**REQUEST:** Transcribe all of the material below word for word, leaving out the pictures.

= = = = =

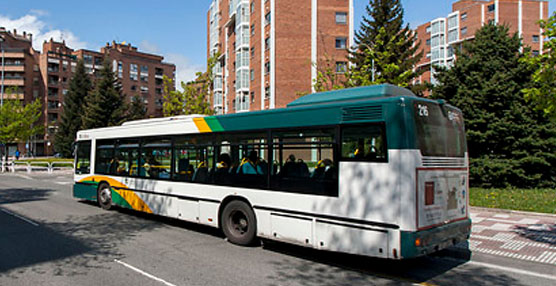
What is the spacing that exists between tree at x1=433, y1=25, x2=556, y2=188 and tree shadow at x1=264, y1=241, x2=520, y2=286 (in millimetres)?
13106

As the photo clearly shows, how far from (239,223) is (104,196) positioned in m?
6.26

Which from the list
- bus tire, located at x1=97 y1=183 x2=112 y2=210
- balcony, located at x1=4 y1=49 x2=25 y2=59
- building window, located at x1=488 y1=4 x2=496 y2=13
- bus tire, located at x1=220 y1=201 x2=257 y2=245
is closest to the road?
bus tire, located at x1=220 y1=201 x2=257 y2=245

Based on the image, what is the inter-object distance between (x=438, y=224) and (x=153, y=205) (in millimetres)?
7010

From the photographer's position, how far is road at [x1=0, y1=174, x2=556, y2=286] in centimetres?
569

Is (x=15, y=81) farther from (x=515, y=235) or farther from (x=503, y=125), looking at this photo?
(x=515, y=235)

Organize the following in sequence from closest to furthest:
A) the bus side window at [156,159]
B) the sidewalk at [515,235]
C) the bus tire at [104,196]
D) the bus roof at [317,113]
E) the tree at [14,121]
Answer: the bus roof at [317,113] → the sidewalk at [515,235] → the bus side window at [156,159] → the bus tire at [104,196] → the tree at [14,121]

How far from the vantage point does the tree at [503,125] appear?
1786cm

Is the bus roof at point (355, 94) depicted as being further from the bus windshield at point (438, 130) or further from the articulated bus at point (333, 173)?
the bus windshield at point (438, 130)

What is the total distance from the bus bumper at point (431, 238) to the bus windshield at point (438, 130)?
1141 mm

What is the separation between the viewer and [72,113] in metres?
56.8

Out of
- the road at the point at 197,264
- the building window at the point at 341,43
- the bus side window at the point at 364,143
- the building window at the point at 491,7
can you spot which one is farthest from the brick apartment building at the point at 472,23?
the bus side window at the point at 364,143

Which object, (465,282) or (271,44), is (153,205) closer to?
(465,282)

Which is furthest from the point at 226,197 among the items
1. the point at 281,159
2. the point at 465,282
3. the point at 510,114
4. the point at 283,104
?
the point at 283,104

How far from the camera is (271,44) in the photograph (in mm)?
37875
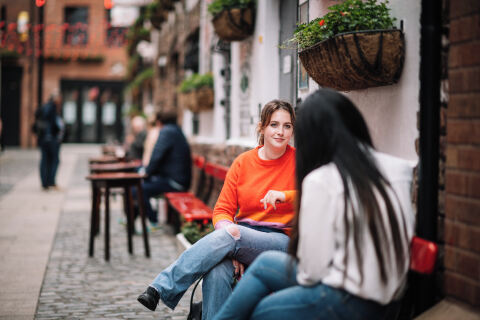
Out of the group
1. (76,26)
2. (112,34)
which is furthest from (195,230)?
(76,26)

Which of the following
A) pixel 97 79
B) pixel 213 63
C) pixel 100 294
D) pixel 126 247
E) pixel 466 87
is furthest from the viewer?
pixel 97 79

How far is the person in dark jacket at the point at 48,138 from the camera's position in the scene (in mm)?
11344

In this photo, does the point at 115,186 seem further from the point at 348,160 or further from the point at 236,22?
the point at 348,160

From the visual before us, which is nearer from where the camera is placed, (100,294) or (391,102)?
(391,102)

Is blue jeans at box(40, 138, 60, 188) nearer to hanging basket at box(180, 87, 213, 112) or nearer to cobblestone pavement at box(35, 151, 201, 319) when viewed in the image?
cobblestone pavement at box(35, 151, 201, 319)

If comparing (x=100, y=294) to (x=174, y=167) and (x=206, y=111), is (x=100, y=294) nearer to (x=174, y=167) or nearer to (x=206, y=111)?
(x=174, y=167)

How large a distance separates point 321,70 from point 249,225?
104 centimetres

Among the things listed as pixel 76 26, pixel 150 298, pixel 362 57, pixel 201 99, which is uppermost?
pixel 76 26

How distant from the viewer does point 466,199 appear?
253cm

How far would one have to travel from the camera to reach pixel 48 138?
448 inches

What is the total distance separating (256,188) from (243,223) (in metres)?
0.25

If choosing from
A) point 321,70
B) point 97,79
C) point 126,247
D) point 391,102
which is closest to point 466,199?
point 391,102

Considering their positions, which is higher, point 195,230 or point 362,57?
point 362,57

= = = = =

**IN RESPONSE:**
What is the spacing that exists between tree at x1=433, y1=25, x2=556, y2=188 and tree shadow at x1=264, y1=241, x2=520, y2=286 (in millimetres)?
13106

As the photo clearly shows, how far from (239,223) is (104,196) positioned in m?
6.26

Which from the list
- bus tire, located at x1=97 y1=183 x2=112 y2=210
- balcony, located at x1=4 y1=49 x2=25 y2=59
- building window, located at x1=488 y1=4 x2=496 y2=13
- bus tire, located at x1=220 y1=201 x2=257 y2=245
is closest to the road?
bus tire, located at x1=220 y1=201 x2=257 y2=245

Based on the image, what is the inter-object distance between (x=438, y=224) and (x=153, y=205) (in millimetres)?
7010

From the photographer's position, how far is road at [x1=0, y1=174, x2=556, y2=286] in centimetres?
569

Is (x=15, y=81) farther from (x=515, y=235) or farther from (x=503, y=125), looking at this photo?
(x=515, y=235)

Organize the following in sequence from closest to furthest:
A) the bus side window at [156,159]
B) the sidewalk at [515,235]
C) the bus tire at [104,196]
D) the bus roof at [317,113]
E) the tree at [14,121]
Answer: the bus roof at [317,113] → the sidewalk at [515,235] → the bus side window at [156,159] → the bus tire at [104,196] → the tree at [14,121]

How far from the vantage point does the tree at [503,125] appear?
1786cm

Is the bus roof at point (355, 94) depicted as being further from the bus windshield at point (438, 130) or further from the articulated bus at point (333, 173)?
the bus windshield at point (438, 130)

What is the total distance from the bus bumper at point (431, 238) to the bus windshield at point (438, 130)?
1141 mm

What is the separation between the viewer and [72,113] in metres?
56.8

Out of
- the road at the point at 197,264
- the building window at the point at 341,43
- the bus side window at the point at 364,143
- the building window at the point at 491,7
can you spot which one is farthest from the brick apartment building at the point at 472,23?
the bus side window at the point at 364,143

Which object, (465,282) or (271,44), is (153,205) closer to?
(465,282)

Which is furthest from the point at 226,197 among the items
1. the point at 281,159
2. the point at 465,282
3. the point at 510,114
4. the point at 283,104
?
the point at 283,104

How far from the camera is (271,44) in the photograph (in mm)?
37875
Out of the group
1. (76,26)
2. (112,34)
which is furthest from (195,230)?
(76,26)

Which of the following
A) pixel 97 79
B) pixel 213 63
C) pixel 100 294
D) pixel 126 247
E) pixel 466 87
is furthest from the viewer?
pixel 97 79

How far is the person in dark jacket at the point at 48,138 from the camera's position in the scene (in mm)?
11344

In this photo, does the point at 115,186 seem further from the point at 348,160 or further from the point at 236,22?
the point at 348,160

From the visual before us, which is nearer from where the camera is placed, (100,294) or (391,102)?
(391,102)

Is blue jeans at box(40, 138, 60, 188) nearer to hanging basket at box(180, 87, 213, 112) or nearer to cobblestone pavement at box(35, 151, 201, 319) when viewed in the image?
cobblestone pavement at box(35, 151, 201, 319)

If comparing (x=100, y=294) to (x=174, y=167) and (x=206, y=111), is (x=100, y=294) nearer to (x=174, y=167) or nearer to (x=206, y=111)?
(x=174, y=167)

How large a distance separates point 321,70 from point 249,225?
104 centimetres

Among the things listed as pixel 76 26, pixel 150 298, pixel 362 57, pixel 201 99, which is uppermost?
pixel 76 26

How distant from the viewer does point 466,199 appear?
253cm

How far would one have to travel from the camera to reach pixel 48 138?
448 inches

What is the total distance separating (256,188) from (243,223) (in metres)?
0.25

If choosing from
A) point 321,70
B) point 97,79
C) point 126,247
D) point 391,102
which is closest to point 466,199?
point 391,102

Considering their positions, which is higher, point 195,230 or point 362,57?
point 362,57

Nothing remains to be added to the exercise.